Cursor (https://www.cursor.so/) is a powerful code editor powered by GPT-4 that assists programmers in their daily coding tasks.
The example shown here is web scraping. The target of the scraping is the Baidu Hot Search on the Baidu homepage, as shown in the image.
I implemented it using JavaScript.
By simultaneously pressing Ctrl + K, the prompt given is to scrape the Baidu Hot Search on the website https://www.baidu.com/.
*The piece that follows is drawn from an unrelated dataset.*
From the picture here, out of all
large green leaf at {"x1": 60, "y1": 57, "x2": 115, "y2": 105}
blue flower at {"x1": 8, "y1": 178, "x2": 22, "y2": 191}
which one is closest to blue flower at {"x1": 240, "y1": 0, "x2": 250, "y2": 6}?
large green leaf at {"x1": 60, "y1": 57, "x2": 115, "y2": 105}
Cursor quickly provides the following code:
// Use axios and cheerio libraries to scrape the Baidu Hot Search on the website https://www.baidu.com/
const axios = require("axios");
const cheerio = require("cheerio");
async function fetchBaiduHotSearch() {
try {
const response = await axios.get("https://www.baidu.com/");
const $ = cheerio.load(response.data);
const hotSearchList = [];
$(".hotsearch-item").each((index, element) => {
const title = $(element).find(".title-content-title").text().trim();
hotSearchList.push(title);
});
console.log(hotSearchList);
} catch (error) {
console.error("Error fetching Baidu Hot Search:", error);
}
}
fetchBaiduHotSearch();
My question is: Can this code run?
GPT-4 explains the running principle of this code and also tells me to install the axios and cheerio libraries using npm.
My question is: Can this code run?
GPT-4 explains the running principle of this code and also tells me to install the axios and cheerio libraries using npm.
After running it, I found that the output result is an empty array.
I provided the error feedback to GPT-4, and it suggested checking the CSS selectors in the webpage structure.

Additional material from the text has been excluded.